Document extract -
====

The path analyses indicate that most factors are subject to influence: Religiosity, Politics, Environmentalism, Health, Screen and Social all show relationships between students’ scores and the scores of their parents, grandparents and friends. Only Music and Reading show little evidence for social influence. The sequence of factors ordered by the strength of the coefficients is similar across all relationships, suggesting that Religiosity, Politics, Environmentalism and Health are more subject to social influence, both vertical and horizontal, than Music, Reading, Screen and Social.
Models 1 and 2 both show evidence for vertical and horizontal influence. For most factors, the influence of parents is similar to the influence of friends. However, parents’ influence is notably stronger for Religiosity, and friends’ influence is notably stronger for Screen and Social. These patterns make sense given that parents frequently induct their children into their religions [12,54–56], and engagement with screen media and social behaviours often involve friends more than parents [57].
Path analysis also finds evidence of vertical influence from grandparents, both on parents and on students. Adding the grandparents to our model improved the explanatory power for all factors. The fact that grandparents predicted parents’ scores on all factors but Reading (typically with similar strength to the parent-student relationship) indicates that vertical influence is ongoing and/or long-lasting. There are direct relationships between grandparents’ and students’ scores for Environmentalism and Health, but the larger influence of grandparents is indirect, via parents, with indirect relationships for Religiosity, Environmentalism, Health, Politics and Screen. This indicates that grandparents have a non-trivial influence on the student’s attitudes and behaviours, mediated by the parents; the smaller influence compared to parents may be explained by lower levels of contact across two generations than across one generation in nuclear families [45,58].
Resemblance
While path analysis focuses on similarity between vertically and horizontally connected agents, a more thorough analysis of similarity and, potentially, transmission among all agent pairs provides further insights into the behaviour of cultural traits in the social network. To quantify the degree of similarity between all relation pairs, Resemblance (the z-score of each pairwise correlation calculated using a Monte Carlo approach) was obtained for each factor, for every pair of relationships (Fig 4). Results reveal diversity across factors and social agents. The strongest ties are found for Religiosity, Environmentalism and Politics. There are many vertical links in Religiosity, Environmentalism, Politics and Health, but not in the other four factors. As for horizontal links, we find significant Resemblance between mother and father, and between student and at least one friend for most factors. Grey lines connecting agents who have no obvious social link, such as those joining a friend with the student’s parents or grandparents, are common only for Religiosity, Environmentalism and Health. (For Resemblance values by question, see Figure A in S8 Text)

====

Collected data
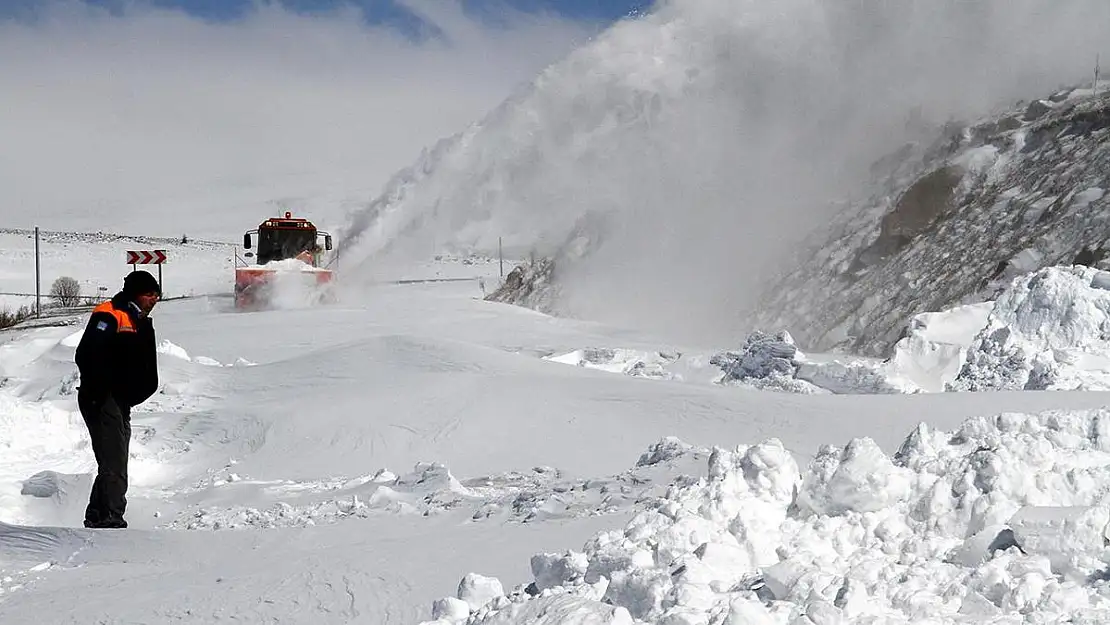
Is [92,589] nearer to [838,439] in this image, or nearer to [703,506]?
[703,506]

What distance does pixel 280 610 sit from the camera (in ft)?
11.5

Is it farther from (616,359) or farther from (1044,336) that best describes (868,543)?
(616,359)

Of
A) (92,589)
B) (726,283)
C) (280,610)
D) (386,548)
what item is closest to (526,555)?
(386,548)

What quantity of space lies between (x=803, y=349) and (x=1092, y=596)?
12657 millimetres

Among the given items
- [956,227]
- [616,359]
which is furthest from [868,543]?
[956,227]

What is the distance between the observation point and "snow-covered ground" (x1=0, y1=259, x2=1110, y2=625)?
2.72 metres

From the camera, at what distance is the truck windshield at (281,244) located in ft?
77.7

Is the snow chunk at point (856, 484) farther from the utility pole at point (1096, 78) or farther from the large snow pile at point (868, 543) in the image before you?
the utility pole at point (1096, 78)

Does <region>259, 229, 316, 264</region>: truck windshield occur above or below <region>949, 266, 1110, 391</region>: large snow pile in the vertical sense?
above

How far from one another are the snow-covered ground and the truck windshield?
13481 mm

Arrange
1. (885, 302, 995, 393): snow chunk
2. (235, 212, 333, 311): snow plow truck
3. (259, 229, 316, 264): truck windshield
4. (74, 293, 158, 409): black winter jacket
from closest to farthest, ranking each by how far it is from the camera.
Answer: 1. (74, 293, 158, 409): black winter jacket
2. (885, 302, 995, 393): snow chunk
3. (235, 212, 333, 311): snow plow truck
4. (259, 229, 316, 264): truck windshield

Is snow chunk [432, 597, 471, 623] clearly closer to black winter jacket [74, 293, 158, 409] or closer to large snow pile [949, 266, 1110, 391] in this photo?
black winter jacket [74, 293, 158, 409]

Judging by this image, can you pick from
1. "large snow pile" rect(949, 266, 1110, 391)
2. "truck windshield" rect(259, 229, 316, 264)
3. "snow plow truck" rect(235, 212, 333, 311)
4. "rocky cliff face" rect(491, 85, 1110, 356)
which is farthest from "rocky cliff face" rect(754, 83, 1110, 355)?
"truck windshield" rect(259, 229, 316, 264)

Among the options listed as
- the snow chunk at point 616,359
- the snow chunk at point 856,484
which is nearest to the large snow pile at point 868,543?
the snow chunk at point 856,484
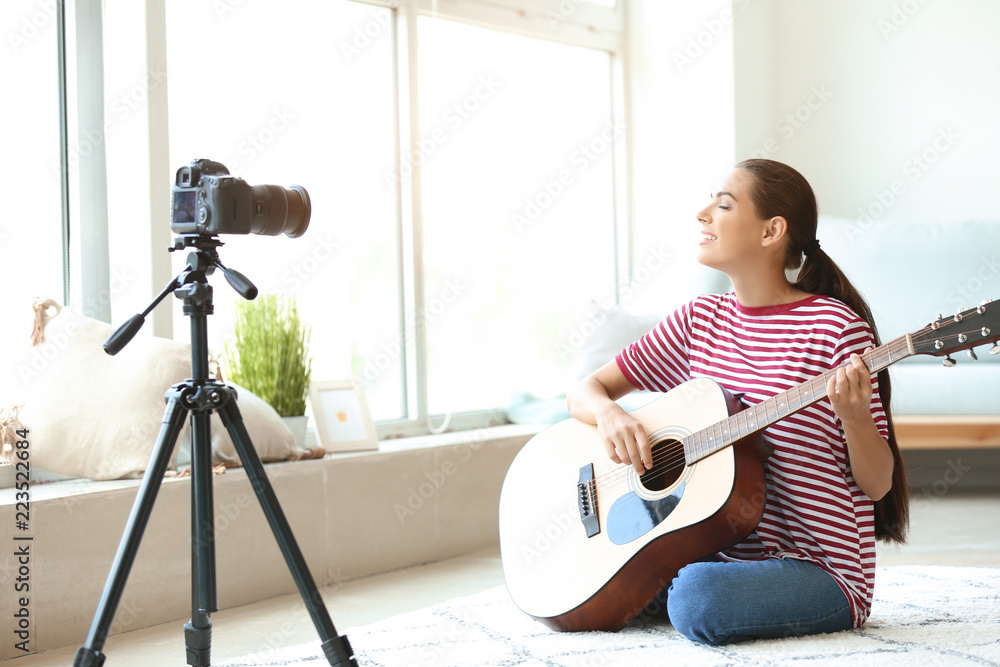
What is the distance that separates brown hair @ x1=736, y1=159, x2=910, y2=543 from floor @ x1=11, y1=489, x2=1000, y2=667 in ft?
2.59

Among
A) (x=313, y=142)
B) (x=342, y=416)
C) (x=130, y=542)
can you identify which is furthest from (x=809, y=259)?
(x=313, y=142)

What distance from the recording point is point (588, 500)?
194cm

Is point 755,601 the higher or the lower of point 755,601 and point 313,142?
the lower

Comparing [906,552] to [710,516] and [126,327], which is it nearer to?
[710,516]

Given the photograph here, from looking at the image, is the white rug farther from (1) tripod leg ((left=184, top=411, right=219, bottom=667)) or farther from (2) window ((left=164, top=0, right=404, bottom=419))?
(2) window ((left=164, top=0, right=404, bottom=419))

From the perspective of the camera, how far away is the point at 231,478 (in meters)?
2.49

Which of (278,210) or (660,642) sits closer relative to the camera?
(278,210)

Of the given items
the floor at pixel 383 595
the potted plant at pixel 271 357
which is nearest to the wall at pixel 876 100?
the floor at pixel 383 595

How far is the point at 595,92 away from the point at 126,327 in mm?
3421

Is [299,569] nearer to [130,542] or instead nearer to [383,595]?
[130,542]

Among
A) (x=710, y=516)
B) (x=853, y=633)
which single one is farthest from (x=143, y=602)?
(x=853, y=633)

====

Activity list -
1 – In the passage on social influence, write out everything from "The path analyses" down to "Reading, Screen and Social.".
2 – Decide whether each statement agrees with the passage on social influence, answering yes or no and quoting the deciding words: (a) Music and Reading are the only factors showing little evidence for social influence. (b) Parents' influence is notably stronger than friends' influence for Screen and Social. (c) Grandparents predicted parents' scores on every factor, Reading included.

Responses to the tasks -
1 –
The path analyses indicate that most factors are subject to influence: Religiosity, Politics, Environmentalism, Health, Screen and Social all show relationships between students’ scores and the scores of their parents, grandparents and friends. Only Music and Reading show little evidence for social influence. The sequence of factors ordered by the strength of the coefficients is similar across all relationships, suggesting that Religiosity, Politics, Environmentalism and Health are more subject to social influence, both vertical and horizontal, than Music, Reading, Screen and Social.

2 –
(a) Yes: "Only Music and Reading show little evidence for social influence."
(b) No: "friends’ influence is notably stronger for Screen and Social."
(c) No: "grandparents predicted parents’ scores on all factors but Reading"